Pimecrolimus should be applied to affected areas twice daily. Commenting on the drug, Liza Takiya, Pharm.D., assistant professor of clinical pharmacy at the University of the Sciences in Philadelphia, said, "The mechanism of pimecrolimus is similar to that of tacrolimus [Protopic, Fujisawa], but patient acceptability may be greater with pimecrolimus due to its formulation. Pimecrolimus is a cream not an ointment. An ointment is greasy, and patients can always feel it on their skin."

Washenik said that, in time, "immunomodulators such as pimecrolimus will become first-line therapy for itchy, rashy, eczema-type skin problems. There will eventually be a big line of these types of products, just as there are many topical corticosteroids." He is enthusiastic about the addition of pimecrolimus to therapeutic options for treating atopic dermatitis. "I know a drug is a winner when I wonder how I'm going to get it back from patients at the end of a clinical study," he said.

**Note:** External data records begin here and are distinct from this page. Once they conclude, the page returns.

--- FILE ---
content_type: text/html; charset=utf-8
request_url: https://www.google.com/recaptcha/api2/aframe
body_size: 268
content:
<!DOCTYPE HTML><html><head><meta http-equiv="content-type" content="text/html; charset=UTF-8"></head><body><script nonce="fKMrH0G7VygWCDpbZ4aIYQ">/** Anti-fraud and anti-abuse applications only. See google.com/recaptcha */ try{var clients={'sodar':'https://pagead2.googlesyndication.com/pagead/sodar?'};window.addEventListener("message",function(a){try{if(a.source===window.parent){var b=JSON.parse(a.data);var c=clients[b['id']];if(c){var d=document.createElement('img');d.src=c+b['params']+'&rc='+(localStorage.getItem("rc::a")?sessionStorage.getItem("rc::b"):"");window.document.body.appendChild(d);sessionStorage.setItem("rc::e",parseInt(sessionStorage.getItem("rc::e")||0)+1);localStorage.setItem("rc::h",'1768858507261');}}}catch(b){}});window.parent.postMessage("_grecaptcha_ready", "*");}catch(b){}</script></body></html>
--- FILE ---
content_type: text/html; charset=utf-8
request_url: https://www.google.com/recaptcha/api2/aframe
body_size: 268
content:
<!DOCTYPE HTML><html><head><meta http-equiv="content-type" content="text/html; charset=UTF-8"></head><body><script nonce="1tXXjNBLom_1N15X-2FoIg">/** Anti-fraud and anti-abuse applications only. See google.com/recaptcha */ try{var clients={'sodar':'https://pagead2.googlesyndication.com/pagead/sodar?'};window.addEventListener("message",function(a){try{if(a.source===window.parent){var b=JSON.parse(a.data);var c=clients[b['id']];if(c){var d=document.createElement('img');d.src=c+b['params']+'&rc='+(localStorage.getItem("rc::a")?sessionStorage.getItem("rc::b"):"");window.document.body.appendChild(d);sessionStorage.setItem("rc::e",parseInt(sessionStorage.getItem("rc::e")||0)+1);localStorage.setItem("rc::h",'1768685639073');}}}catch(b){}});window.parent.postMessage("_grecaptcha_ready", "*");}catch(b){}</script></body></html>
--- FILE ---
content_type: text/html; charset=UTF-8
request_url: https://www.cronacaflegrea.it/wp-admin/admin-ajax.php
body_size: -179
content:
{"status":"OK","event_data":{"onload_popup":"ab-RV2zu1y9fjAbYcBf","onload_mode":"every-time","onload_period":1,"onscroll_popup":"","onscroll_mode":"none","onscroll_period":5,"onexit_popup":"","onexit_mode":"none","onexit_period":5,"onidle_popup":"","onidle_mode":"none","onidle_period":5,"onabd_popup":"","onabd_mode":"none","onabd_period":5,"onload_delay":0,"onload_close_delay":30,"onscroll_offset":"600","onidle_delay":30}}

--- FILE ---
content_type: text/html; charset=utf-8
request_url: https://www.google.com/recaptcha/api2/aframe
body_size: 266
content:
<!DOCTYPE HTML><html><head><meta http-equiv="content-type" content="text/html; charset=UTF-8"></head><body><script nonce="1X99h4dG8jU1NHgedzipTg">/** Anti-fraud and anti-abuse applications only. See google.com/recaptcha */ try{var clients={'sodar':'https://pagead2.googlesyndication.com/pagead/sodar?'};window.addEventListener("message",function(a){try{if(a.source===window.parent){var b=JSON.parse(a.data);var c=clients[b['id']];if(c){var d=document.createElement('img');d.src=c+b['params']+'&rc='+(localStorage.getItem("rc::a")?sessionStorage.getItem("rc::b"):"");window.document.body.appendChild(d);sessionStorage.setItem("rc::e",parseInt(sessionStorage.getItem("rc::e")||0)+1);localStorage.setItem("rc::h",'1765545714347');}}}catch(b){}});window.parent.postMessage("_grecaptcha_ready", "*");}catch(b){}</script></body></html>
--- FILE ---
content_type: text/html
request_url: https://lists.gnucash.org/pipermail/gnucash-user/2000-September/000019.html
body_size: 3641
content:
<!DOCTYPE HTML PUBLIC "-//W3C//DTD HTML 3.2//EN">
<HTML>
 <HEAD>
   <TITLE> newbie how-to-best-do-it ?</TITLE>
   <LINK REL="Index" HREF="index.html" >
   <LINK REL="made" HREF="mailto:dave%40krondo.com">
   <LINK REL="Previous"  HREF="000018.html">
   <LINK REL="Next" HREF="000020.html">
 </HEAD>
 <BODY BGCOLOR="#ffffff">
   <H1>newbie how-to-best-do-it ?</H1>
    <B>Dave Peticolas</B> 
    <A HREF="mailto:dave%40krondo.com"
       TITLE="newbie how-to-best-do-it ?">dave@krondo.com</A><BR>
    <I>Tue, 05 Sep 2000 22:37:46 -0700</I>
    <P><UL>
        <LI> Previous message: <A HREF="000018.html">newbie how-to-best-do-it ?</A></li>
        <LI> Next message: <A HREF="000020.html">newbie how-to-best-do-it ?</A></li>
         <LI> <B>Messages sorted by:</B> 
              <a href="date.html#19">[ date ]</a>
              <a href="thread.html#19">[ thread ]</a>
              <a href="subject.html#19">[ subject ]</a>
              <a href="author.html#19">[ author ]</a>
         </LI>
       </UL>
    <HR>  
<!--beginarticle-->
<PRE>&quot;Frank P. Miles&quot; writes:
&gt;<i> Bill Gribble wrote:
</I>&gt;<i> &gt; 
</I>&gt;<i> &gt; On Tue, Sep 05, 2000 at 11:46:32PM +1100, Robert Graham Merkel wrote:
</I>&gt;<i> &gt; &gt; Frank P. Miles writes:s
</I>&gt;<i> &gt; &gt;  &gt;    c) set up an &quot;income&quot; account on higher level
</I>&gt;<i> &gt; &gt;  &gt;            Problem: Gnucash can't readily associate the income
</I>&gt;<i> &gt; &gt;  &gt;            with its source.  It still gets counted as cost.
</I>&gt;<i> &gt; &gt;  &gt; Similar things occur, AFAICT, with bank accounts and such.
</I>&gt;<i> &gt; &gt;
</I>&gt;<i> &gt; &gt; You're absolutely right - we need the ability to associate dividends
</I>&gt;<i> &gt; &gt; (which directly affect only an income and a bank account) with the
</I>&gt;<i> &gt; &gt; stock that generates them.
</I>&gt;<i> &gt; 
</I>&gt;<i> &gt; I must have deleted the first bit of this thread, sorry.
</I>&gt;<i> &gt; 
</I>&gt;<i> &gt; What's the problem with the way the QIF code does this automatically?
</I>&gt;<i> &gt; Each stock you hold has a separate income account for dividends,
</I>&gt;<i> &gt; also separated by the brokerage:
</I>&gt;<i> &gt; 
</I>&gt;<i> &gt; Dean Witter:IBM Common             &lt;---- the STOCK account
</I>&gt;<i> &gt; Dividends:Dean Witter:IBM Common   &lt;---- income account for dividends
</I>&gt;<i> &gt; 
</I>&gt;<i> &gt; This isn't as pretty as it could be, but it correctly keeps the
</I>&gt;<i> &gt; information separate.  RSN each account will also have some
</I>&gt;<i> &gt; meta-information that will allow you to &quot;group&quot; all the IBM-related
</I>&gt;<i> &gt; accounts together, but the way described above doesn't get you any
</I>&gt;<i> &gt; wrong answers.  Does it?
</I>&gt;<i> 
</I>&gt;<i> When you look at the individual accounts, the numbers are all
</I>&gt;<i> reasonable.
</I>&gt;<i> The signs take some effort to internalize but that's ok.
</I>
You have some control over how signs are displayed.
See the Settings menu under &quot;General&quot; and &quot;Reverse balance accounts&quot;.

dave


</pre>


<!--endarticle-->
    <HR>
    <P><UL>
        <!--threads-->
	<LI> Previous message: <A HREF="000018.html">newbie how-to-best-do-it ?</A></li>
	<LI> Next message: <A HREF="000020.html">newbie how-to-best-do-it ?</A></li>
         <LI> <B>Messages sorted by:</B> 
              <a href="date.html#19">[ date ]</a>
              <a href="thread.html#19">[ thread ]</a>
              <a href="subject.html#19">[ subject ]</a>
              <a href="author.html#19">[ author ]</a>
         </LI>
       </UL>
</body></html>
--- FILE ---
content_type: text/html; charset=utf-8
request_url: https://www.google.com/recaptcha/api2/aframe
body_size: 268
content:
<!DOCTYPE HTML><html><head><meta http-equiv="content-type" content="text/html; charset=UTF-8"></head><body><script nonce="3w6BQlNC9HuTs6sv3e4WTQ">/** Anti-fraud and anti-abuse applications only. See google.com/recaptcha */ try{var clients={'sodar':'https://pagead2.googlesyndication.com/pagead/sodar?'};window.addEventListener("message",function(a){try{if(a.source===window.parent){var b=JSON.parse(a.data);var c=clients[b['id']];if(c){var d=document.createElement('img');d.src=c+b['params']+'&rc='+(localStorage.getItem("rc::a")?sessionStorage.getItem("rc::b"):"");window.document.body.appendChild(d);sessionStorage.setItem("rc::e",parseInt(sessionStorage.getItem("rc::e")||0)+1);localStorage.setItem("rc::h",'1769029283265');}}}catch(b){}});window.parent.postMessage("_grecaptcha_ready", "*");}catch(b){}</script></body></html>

Kelly Dowhower Karpa, R.Ph., Ph.D.

The author is a clinical writer based in the Philadelphia area.


  • Elidel should not be applied to areas of active cutaneous viral infections.

  • Patients should minimize or avoid exposure to natural or artificial sunlight (tanning beds or UVA/B treatment) while using Elidel.

  • Use of Elidel may cause reactions at the site of application such as a mild to moderate feeling of warmth and/or sensation of burning.

  • While patients with atopic dermatitis are predisposed to superficial skin infections including eczema herpeticum (Kaposi's varicelliform eruption), treatment with Elidel may be associated with an increased risk of varicella zoster virus infection (chicken pox or shingles), herpes simplex virus infection, or eczema herpeticum.


Kelly Karpa. New immunomodulator relieves eczema. Drug Topics 2002;2:19.